Níveis de miR-143 e miR-145 estão significativamente reduzidos em tumores colorreitais. Os precursores hairpin do miRNA são detectados em quantidades similares nos tecidos normais e tumores, o que indica que o processamento de mir-143 e mir-145 podem estar alterados em amostras tumorais.

Os miRNAs codificados pela família let-7 foram o primeiro grupo identificado de oncomirs que regulam a expressão de um oncogene, especificamente os genes Ras. As proteínas Ras são proteínas de membrana que regulam o crescimento celular e diferenciação. Entre 15% e 30% dos tumores apresentam mutações nos genes Ras, e mutações que resultam no aumento da expressão de Ras levam a transformação celular. Portanto, um miRNA que regula a expressão de proteínas oncogênicas pode alterar a taxa de proliferação celular. Experimentos in vitro com linhagem celular de adenoma de pulmão mostraram que let-7 pode inibir a proliferação celular, e assim pode ser utilizado para tratar câncer de pulmão.

O oncogene MYC, que codifica um fator de transcrição, está geralmente mutado ou amplificado em tumores humanos, e funciona como um regulador do crescimento celular – induzindo proliferação e apoptose. Parece haver uma relação próxima entre os miRNAs e o aumento da expressão de MYC, e isto leva ao desenvolvimento de neoplasias de células B. Por exemplo, uma leucemia de células B agressiva ocorre quando o MYC está translocado no locus mir-142i. Na linhagem celular de célula-B, que tem superexpressão de MYC, o miRNA miR-17-92 funciona como um supressor de tumor, porque sua expressão reduz a expressão de E2F1, e portanto, inibe a proliferação celular mediada por MYC.

O microarray é a técnica mais utilizada para avaliar o nível de expressão de miRNA. em amostras. Outros métodos utilizados envolvem o uso da citometria de fluxo bead-based; real-time PCR; miRAGE (análise SAGE). Com estas técnicas têm sido possível determinar “assinaturas” específicas de miRNA nos tecidos. Pesquisadores têm buscado classificar tumores de acordo com a expressão do miRNAs e definir marcadores de miRNA como fatores prognósticos.

O microarray miRNA e a citometria bead-based envolvem quatro passos principais: identificação do alvo, hibridização do DNA, coloração e detecção do sinal. No microarray 2,5 a 5ug de RNA é submetido a transcriptase reversa e após é realizada hibridização e coloração e leitura para medir a intensidade do sinal (abundância do miRNA). No método bead-based o RNA é fracionado em um gel de poliacrilamida, e recebe um “adaptador” em forma circular (bead) marcado com etiquetas fluorescentes, e na hibridização os círculos são marcadas com probes e ao final, a citometria de fluxo mede a intensidade do sinal (miRNA). No método bead-based, uma vez que a hibridização ocorre em solução e não em uma lâmina, proporciona uma alta especificidade.

Os padrões de expressão de poucos miRNAs (aproximadamente 200 genes) são necessários para classificar tumores. Foi desenvolvido um método baseado em citometria bead-based. Tumores originados de vários tecidos são agrupados com base no padrão de expressão dos miRNAs, o que resulta no agrupamento em linhagem embrionária. Por exemplo, tumores do endotélio, tais como, cólon, fígado, pâncreas e estômago são agrupados.

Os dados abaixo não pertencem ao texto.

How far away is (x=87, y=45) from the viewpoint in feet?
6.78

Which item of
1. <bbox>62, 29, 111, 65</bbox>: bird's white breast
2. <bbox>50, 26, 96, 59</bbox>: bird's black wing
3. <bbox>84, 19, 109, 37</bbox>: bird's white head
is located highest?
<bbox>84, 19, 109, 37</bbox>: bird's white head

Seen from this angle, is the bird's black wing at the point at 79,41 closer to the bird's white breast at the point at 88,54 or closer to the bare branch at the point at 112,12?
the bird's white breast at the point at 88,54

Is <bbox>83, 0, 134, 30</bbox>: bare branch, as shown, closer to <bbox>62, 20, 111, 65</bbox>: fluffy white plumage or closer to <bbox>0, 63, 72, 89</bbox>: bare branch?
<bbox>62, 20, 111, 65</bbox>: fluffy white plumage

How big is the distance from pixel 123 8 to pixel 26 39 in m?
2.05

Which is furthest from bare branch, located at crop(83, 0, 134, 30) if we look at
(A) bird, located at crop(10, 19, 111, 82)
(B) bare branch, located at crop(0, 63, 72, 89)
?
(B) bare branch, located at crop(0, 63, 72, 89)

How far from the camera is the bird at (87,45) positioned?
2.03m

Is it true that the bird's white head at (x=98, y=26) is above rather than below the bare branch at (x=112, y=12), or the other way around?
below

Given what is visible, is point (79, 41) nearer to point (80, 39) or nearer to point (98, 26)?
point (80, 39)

Os níveis de expressão de muitos genes apresentam grande variação. Estre traço, chamado de fenótipo de expressão gênica tem um componente herdado que foi demonstrado em estudos de agregação familiar. Em um estudo com microarray de células linfoblásticas foi identificado um grupo de genes com variação entre indivíduos, sendo que a variação entre indivíduos não relacionados foi de 3 a 11 vezes maior do que entre gêmeos monozigóticos, e a variação entre irmãos foi de 2 a 5 vezes maior do que entre irmãos. Estes dados sugerem que as diferenças genéticas entre indivíduos contribui para a variação na expressão de alguns genes.

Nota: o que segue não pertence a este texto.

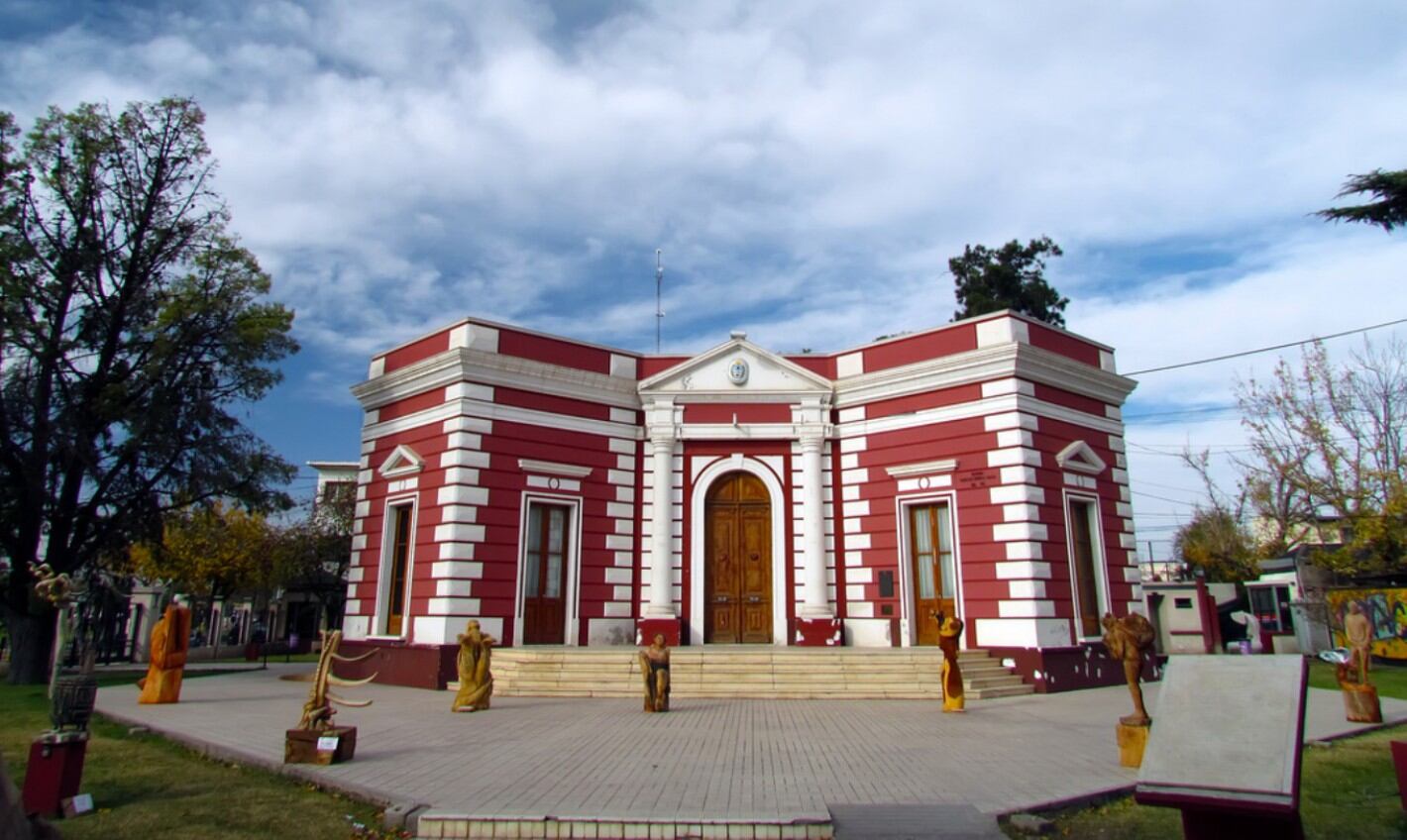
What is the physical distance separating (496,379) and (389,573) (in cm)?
436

Em razão da função dos miRNAs que tem como alvo várias proteínas, variações germinativas na expressão ou seqüências do miRNA podem predispor ao câncer ao afetar a expressão de genes supressores de tumor ou oncogenes.

Uma proporção significativa de indivíduos são membros de famílias que desenvolvem o mesmo tipo de câncer sem um padrão de herança Mendeliana, ou desenvolvem tipos distintos de câncer. Um exemplo, é a LLC familiar: ainda que mutações nos genes ATM e ARLTS1, além de alterações em miR-15a e miR-16 tenham sido identificadas, a maioria das famílias com LCC não tem genes identificadas.